第390話 遊びながらの談笑

 フロドとチャトゥーガを始めて1時間。これで3戦目になるのだが、彼はこの対戦を終えても、まだ対戦を続けるつもりらしい。そういう表情をしている。

 なお、先の対局は2戦とも私が勝利を治めさせてもらった。


 1分近く熟考した後、自信ありげにフロドが駒を動かす。


 「……これなら、どう来るかな?」

 「では、ここに」

 「っ!?うぅ…むむむ……!」


 フロドが駒を動かした直後、私が間を置かずに駒を動かす。

 すぐさま手番が帰ってきてしまったことに驚くとともに、再びフロドは次の手を打つために頭を回転させる。


 このチャトゥーガと言うゲーム。いや、このゲームだけに限らず、手番が交互に変わるゲームは、いかに頭の回転が速いかでかなり優劣が変わってくるな。


 別に私は考え無しに駒を動かしているわけではない。

 フロドがどういった手を打つのか、私が打った手にどう返すのか。それらを考える時間は、フロドが考えている最中に行えるのだ。

 ここまでの対局で、私の手番で考えに浸った時間は10秒にも満たない。


 フロドも最初から私に勝てるとは思っていなかったようで、最初の対局で決着がついた時も、それほど悔しそうにはしていなかった。


 「ぬ、ぬぅ…。ここを…あ、いや待て…こっちは…む、これも駄目だ…」


 駒を動かそうとフロドが手を伸ばすが、その手は途中で止まる。どの駒をどこに動かすべきか、決めかねているようだ。

 そうして悩んでいる時間は、そのまま私の考える時間となる。彼もそれは理解しているのだろうが、だからと言って思考速度を速めることはできない。


 …面白いゲームだとは思うが、同時に少し物足りなさを感じるな。

 マス目が64マス、駒の数はそれぞれ16個で役割は6つ。そうパターン数は約10 120通りだ。私ならば、やろうと思えば全てのパターンを把握することが可能である。

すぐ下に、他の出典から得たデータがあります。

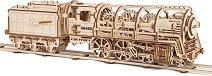 Локомотив с тендер - Механичен 3D пъзел -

 それをやった場合、このゲームで負けることはほぼないと言っていいだろう。

 私が負ける可能性があるのなら、私の注意や動揺を誘って、誤った選択をさせるぐらいか。


 フロドの決心がついたようだ。魔力を送り、駒を操作する。

 今更な話だが、このゲームは直接駒には触れず、盤面である紙に魔力を送ることで、動かしたい駒を操作させる。

 そうすると、最初に紙の上で整列して見せたように指定した配置に駒がひとりでに移動してくれるのだ。


 勿論、全てのチャトゥーガの駒や盤面がこういった機能を持っているわけではない。あくまでもこれは、趣向品としてこういった機能を付けただけである。

 ルールは同じなのだ。やろうと思えば印をつけた石ころを駒に見立てて遊ぶこともできるだろう。


 フロドの魔力に反応して駒が動き、手にした武器で私の駒を攻撃する。攻撃されて倒れた駒は、そのまま盤面の外へと移動していく。


 では、フロドが駒を動かしてくれたおかげで道ができたので、そこから攻めさせてもらうとしよう。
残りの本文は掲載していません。